**The problem**
Reproduce the material as a numbered list from the line containing "Can you tell" through the final line of the material, both included, omitting blank lines.

------------------------------

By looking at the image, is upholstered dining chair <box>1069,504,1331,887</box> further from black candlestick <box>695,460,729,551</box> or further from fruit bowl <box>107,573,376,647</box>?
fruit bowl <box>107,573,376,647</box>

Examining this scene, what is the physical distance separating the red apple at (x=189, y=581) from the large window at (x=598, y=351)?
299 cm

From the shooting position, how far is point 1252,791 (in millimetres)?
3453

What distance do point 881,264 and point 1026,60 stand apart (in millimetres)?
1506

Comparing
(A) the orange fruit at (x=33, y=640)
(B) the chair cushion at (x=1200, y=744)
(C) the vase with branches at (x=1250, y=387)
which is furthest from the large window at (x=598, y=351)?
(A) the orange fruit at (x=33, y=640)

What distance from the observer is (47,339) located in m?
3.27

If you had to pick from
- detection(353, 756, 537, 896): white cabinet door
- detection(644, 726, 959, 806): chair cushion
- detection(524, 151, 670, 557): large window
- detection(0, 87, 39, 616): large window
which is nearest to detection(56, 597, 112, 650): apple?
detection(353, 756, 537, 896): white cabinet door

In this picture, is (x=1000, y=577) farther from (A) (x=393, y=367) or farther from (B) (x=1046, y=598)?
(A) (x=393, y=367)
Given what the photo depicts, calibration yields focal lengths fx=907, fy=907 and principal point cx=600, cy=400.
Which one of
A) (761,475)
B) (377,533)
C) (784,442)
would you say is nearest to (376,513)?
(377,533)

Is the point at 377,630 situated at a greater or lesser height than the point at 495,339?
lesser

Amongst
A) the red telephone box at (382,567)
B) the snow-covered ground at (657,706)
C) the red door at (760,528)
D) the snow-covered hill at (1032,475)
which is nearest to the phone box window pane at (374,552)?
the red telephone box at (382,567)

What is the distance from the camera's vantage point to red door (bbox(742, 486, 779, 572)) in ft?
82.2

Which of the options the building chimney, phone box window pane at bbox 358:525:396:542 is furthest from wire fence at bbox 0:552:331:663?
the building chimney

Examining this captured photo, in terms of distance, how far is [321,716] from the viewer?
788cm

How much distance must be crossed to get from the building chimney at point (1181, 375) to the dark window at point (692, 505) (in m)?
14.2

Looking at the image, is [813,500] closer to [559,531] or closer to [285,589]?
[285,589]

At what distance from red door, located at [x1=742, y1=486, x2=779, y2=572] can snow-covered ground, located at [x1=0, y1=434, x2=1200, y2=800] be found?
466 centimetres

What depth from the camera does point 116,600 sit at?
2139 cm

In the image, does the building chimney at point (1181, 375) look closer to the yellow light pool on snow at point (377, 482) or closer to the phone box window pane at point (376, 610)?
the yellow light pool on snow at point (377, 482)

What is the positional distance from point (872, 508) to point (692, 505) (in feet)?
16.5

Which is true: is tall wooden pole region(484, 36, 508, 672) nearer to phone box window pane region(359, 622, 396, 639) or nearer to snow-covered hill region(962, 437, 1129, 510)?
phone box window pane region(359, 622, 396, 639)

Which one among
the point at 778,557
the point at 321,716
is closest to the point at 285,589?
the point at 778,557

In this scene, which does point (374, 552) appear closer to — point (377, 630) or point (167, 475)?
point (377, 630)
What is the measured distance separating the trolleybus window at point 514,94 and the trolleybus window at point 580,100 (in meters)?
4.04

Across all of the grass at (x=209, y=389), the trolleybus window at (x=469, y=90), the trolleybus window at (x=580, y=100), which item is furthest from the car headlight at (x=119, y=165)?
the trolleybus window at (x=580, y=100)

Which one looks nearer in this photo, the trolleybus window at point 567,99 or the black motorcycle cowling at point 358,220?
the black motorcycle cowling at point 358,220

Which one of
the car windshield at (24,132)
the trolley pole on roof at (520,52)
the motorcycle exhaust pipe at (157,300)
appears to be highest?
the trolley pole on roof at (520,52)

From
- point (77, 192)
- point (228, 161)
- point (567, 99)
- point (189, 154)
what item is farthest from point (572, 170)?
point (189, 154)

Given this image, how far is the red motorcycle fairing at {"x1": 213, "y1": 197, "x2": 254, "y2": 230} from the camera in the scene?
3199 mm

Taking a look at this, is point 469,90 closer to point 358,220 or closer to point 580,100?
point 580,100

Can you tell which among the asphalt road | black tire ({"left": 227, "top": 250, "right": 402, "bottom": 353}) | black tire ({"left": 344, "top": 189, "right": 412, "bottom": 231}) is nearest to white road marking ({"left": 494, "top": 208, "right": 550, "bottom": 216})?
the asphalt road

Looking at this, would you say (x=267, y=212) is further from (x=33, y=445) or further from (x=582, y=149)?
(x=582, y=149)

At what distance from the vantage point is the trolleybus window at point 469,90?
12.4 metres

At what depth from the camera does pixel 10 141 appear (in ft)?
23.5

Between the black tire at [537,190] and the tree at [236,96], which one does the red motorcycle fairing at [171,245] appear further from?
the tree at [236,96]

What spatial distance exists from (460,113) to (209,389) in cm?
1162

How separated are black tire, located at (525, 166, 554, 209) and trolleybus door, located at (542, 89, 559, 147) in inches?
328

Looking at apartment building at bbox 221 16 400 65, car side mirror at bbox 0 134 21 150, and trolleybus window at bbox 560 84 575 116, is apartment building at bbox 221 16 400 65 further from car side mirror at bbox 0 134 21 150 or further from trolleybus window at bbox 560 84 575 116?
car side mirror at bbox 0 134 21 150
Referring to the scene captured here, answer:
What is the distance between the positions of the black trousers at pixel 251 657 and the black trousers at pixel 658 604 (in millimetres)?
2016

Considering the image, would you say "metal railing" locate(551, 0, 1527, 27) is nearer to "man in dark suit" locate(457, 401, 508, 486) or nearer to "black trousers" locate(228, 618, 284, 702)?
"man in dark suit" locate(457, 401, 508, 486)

------------------------------

**Answer to this exercise**
1. Can you tell which among the asphalt road | black tire ({"left": 227, "top": 250, "right": 402, "bottom": 353}) | black tire ({"left": 344, "top": 189, "right": 412, "bottom": 231}) is nearest to white road marking ({"left": 494, "top": 208, "right": 550, "bottom": 216})?
2. the asphalt road
3. Looking at this, would you say (x=267, y=212) is further from (x=33, y=445) or further from (x=582, y=149)?
4. (x=582, y=149)
5. At what distance from the vantage point is the trolleybus window at point 469,90?
6. 12.4 metres
7. At what depth from the camera does pixel 10 141 appear (in ft)?
8. 23.5
9. Between the black tire at [537,190] and the tree at [236,96], which one does the red motorcycle fairing at [171,245] appear further from?
10. the tree at [236,96]
11. What spatial distance exists from (460,113) to (209,389) in cm?
12. 1162
13. How separated are black tire, located at (525, 166, 554, 209) and trolleybus door, located at (542, 89, 559, 147) in inches?
14. 328
15. Looking at apartment building at bbox 221 16 400 65, car side mirror at bbox 0 134 21 150, and trolleybus window at bbox 560 84 575 116, is apartment building at bbox 221 16 400 65 further from car side mirror at bbox 0 134 21 150 or further from trolleybus window at bbox 560 84 575 116?
16. car side mirror at bbox 0 134 21 150
17. Referring to the scene captured here, answer:
18. What is the distance between the positions of the black trousers at pixel 251 657 and the black trousers at pixel 658 604 (in millimetres)?
19. 2016
20. Considering the image, would you say "metal railing" locate(551, 0, 1527, 27) is nearer to "man in dark suit" locate(457, 401, 508, 486) or nearer to "black trousers" locate(228, 618, 284, 702)?
21. "man in dark suit" locate(457, 401, 508, 486)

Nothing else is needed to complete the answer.